D’Aziboutou en Petroni (un vendeur italien de souliers «étrangères»), j’en arrive enfin à «la courbe de Lélio», cette pittoresque et géométrique expression devenue dans la bouche de Grand-mère une sorte de ritournelle au soir de sa vie. Ceux-là qui sont familiers du Bas-Peu-de-Choses et de Carrefour-Feuilles peuvent se rappeler cette grande épicerie trés achalandée à l’angle sud-ouest de la ruelle Alerte et de la rue Mgr. Guilloux. Elle appartenait précisément à un certain Lélio, et se trouvait juste en face du cimetière.
En venant de Carrefour-Feuilles (où nous avons longtemps habité), il fallait faire la courbe de Lélio pour entrer au cimetière par l’une des deux barrières donnant sur la rue Mgr.Guilloux. Alors, quand notre regrettée Grand-mère courroucée et ulcérée par nos débordements d’adolescents en passe de devenir adultes disait, résignée et impuissante, que nous finirions par la «tuer», elle se réfugiait dans sa géométrique métaphore, en disant: «lò m a fè koub Lelio a, n a manyè kite m anrepo m.» .Cette formule presque euclidienne avait toujours la vertu de nous rendre doux comme clou.

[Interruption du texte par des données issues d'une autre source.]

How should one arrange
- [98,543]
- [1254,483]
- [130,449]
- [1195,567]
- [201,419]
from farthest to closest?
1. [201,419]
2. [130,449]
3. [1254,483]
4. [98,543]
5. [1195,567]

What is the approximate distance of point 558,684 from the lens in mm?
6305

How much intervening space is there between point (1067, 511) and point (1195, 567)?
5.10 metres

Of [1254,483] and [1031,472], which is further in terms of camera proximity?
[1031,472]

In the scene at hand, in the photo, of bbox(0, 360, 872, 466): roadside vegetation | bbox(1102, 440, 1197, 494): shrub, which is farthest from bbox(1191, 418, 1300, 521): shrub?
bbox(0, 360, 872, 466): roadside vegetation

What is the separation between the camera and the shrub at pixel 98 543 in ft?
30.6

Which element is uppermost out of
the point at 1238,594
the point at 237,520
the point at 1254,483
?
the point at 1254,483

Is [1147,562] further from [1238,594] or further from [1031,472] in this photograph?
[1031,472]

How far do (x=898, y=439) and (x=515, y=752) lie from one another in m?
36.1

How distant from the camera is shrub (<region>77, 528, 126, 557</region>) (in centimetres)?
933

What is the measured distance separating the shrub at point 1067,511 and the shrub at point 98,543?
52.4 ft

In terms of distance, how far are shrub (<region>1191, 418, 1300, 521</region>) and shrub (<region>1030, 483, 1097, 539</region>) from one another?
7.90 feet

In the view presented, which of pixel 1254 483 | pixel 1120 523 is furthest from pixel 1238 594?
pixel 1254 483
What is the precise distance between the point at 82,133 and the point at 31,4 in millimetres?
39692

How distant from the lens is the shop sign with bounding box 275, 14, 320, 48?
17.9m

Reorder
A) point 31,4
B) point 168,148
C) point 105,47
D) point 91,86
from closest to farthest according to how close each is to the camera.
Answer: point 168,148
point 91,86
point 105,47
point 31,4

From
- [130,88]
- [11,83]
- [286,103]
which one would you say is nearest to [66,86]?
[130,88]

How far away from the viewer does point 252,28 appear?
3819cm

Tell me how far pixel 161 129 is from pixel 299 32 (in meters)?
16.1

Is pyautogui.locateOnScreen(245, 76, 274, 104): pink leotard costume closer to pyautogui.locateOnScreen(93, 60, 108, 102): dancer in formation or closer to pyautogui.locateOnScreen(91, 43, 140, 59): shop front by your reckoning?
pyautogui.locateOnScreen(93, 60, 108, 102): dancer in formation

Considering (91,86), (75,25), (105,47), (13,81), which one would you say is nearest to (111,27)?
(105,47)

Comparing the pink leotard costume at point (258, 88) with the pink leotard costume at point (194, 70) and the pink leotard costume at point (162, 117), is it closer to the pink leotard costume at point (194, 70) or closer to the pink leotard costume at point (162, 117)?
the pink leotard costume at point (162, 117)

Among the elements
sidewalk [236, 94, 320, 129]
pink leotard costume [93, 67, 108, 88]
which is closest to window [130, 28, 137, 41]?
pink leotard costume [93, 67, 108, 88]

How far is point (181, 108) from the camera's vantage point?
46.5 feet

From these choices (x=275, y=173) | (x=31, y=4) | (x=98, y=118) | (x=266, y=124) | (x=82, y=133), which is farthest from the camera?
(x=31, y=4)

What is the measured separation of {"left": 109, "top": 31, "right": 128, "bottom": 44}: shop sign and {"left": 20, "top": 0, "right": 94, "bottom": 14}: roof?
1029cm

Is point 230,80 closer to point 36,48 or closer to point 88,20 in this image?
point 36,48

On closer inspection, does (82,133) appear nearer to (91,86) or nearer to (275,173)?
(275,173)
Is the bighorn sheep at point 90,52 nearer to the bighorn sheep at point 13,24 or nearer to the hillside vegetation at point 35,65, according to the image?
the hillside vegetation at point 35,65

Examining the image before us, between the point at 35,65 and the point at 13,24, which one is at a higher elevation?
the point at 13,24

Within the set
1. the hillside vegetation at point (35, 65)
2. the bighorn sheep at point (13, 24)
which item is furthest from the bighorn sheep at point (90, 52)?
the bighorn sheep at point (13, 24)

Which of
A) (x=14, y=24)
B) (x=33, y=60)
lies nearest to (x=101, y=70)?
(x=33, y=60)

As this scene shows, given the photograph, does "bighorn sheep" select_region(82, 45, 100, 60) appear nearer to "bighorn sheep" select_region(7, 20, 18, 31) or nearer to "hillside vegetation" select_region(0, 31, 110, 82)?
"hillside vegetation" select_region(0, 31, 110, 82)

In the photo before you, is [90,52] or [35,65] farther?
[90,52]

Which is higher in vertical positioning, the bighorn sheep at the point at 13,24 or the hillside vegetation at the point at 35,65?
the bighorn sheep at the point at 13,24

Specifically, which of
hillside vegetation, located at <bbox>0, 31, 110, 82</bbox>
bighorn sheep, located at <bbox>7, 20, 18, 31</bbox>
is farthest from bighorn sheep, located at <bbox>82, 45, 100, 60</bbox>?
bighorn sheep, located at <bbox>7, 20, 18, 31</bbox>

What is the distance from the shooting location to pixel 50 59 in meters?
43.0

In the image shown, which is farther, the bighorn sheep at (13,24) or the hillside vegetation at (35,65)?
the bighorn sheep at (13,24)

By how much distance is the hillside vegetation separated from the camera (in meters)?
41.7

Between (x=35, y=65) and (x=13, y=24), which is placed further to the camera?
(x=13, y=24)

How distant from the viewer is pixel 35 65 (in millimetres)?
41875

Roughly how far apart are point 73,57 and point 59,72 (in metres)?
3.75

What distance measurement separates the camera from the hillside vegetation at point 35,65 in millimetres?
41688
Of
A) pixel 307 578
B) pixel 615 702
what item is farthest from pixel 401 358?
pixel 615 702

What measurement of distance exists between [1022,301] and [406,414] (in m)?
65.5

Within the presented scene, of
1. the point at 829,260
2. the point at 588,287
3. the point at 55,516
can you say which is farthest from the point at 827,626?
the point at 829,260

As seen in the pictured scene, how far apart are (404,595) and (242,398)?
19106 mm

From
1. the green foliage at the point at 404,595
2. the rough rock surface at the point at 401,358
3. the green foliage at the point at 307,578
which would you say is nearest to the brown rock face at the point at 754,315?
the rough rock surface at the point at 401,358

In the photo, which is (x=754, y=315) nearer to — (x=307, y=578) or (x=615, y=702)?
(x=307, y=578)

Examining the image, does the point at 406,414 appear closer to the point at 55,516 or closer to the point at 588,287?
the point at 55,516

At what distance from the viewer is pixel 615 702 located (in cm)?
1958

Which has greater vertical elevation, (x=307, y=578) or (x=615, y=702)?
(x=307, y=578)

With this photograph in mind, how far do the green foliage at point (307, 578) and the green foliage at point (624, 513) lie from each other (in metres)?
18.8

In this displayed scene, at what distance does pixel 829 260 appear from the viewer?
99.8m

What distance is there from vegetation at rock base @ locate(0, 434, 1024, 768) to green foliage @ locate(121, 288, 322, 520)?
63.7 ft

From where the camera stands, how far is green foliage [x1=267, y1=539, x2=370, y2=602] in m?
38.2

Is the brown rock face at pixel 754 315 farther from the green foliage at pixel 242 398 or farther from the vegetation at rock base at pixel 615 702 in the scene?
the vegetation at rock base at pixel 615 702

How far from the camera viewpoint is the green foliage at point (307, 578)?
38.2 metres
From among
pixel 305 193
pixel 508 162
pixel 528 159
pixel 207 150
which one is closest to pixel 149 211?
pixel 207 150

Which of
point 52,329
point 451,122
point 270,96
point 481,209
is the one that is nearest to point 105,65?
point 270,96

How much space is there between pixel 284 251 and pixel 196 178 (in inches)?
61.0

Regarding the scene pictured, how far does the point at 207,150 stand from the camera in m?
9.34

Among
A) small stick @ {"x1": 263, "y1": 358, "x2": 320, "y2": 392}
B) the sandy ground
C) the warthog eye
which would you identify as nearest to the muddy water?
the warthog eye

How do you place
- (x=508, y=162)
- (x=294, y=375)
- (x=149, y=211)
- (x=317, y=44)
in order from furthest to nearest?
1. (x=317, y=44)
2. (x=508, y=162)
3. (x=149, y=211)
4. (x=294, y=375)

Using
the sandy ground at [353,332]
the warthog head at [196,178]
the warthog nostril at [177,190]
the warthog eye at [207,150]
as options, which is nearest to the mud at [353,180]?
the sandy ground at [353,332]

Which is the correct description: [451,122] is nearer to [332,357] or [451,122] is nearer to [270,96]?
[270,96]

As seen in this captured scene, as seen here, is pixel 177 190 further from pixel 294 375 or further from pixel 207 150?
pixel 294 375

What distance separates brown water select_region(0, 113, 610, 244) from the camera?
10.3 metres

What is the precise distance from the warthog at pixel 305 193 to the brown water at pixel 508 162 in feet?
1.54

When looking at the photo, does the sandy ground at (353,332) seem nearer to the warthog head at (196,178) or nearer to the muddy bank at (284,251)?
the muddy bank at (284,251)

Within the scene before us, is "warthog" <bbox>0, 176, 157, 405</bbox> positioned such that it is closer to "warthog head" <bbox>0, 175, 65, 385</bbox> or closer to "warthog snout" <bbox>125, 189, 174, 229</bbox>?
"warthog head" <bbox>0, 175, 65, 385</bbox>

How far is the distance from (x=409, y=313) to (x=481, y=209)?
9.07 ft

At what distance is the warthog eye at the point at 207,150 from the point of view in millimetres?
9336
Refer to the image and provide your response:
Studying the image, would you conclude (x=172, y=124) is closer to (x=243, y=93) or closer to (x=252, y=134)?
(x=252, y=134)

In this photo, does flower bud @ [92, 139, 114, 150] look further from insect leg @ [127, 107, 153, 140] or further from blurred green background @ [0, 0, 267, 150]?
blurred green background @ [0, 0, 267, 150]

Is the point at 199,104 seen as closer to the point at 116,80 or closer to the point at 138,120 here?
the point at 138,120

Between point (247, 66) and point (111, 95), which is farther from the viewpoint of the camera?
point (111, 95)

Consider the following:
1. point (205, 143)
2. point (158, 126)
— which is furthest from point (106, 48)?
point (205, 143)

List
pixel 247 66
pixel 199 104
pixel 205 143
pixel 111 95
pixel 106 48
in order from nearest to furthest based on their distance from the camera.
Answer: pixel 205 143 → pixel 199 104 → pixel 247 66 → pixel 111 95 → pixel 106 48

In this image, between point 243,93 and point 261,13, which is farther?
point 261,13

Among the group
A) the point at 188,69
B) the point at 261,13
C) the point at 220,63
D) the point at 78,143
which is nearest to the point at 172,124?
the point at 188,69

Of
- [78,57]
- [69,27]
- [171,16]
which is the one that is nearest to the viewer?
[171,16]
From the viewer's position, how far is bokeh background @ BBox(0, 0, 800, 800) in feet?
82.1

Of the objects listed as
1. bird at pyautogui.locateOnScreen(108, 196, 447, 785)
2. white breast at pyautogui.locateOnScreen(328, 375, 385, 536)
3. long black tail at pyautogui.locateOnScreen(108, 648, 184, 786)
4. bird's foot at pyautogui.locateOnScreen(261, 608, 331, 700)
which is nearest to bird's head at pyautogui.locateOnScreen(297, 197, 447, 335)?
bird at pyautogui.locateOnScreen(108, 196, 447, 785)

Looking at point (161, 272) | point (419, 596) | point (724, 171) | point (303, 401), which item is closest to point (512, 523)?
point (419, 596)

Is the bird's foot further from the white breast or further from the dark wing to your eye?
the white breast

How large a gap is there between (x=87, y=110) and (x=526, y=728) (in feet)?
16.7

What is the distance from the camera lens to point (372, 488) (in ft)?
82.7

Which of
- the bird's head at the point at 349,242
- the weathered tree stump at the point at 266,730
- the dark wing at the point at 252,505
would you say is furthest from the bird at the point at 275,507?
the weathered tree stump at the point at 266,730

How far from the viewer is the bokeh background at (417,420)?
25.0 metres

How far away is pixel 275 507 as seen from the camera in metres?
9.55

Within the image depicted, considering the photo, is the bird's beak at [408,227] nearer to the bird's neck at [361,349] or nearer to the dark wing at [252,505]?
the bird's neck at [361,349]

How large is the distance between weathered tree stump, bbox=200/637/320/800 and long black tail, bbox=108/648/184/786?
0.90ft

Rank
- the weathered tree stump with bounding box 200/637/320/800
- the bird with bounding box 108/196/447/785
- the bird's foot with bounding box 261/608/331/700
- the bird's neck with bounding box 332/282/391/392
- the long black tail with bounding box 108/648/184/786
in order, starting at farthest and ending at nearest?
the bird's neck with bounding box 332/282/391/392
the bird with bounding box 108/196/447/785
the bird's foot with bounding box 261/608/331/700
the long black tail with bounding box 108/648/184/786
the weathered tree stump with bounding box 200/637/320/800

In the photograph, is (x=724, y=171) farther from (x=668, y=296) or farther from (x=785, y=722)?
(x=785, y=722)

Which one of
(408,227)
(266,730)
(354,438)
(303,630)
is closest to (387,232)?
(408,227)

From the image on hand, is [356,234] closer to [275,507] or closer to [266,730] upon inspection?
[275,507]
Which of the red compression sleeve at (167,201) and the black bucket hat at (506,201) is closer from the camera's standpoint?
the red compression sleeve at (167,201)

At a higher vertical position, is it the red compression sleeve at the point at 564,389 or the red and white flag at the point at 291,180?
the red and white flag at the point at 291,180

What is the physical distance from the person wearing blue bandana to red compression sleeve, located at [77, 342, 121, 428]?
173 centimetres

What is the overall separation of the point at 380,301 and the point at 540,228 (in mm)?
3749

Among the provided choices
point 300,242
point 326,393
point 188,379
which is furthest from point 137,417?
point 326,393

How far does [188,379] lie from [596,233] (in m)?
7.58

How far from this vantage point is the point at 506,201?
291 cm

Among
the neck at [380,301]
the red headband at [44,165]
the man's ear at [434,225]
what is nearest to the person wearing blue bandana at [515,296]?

Et puis le 31 mars 1965, par une nuit de fine pluie océane, usée par la vieillesse, cassée par des nuits sans sommeil à s’inquiéter de ses twa pitit gason l yo, Grand-mère a vraiment et finalement «fait la courbe de Lélio». Elle est partie protégée par le souffle du vieux Vent Caraïbe. Elle est partie entourée de notre reconnaissante tendresse. Elle est partie avec dans ses cheveux la cendre des hauts faits cacos, à recréer pour une Haïti nouvelle, digne du chargement magique des airs envoûtants du terroir chers au coeur de Grand-mère. Qu’elle repose en paix dans son hamac d’humus, elle de qui j’avais appris, très jeune:
Lò m a monte chwal mwen
Gen moun k a kriye…
Pour conclure, je voudrais rappeler à ceux et celles qui croient que tout est foutu, que ce pays est à vendre en détail aux Bill Clinton et consorts américains et canadiens assoiffés de mines d’or, oui, je voudrais rappeler à ces persécuteurs bicentenaires du peuple haïtien, nationaux aussi bien qu’étrangers, que l’heure n’est pas encore venue pour hisser à nouveau, bien haut, le drapeau de la dignité nationale et de l’Indépendance recouvrée et retrouvée. Il n’est que d’attendre, car ce peuple courageux, patient, déterminé – que la Vierge me timène – ne fera pas la courbe de Lélio.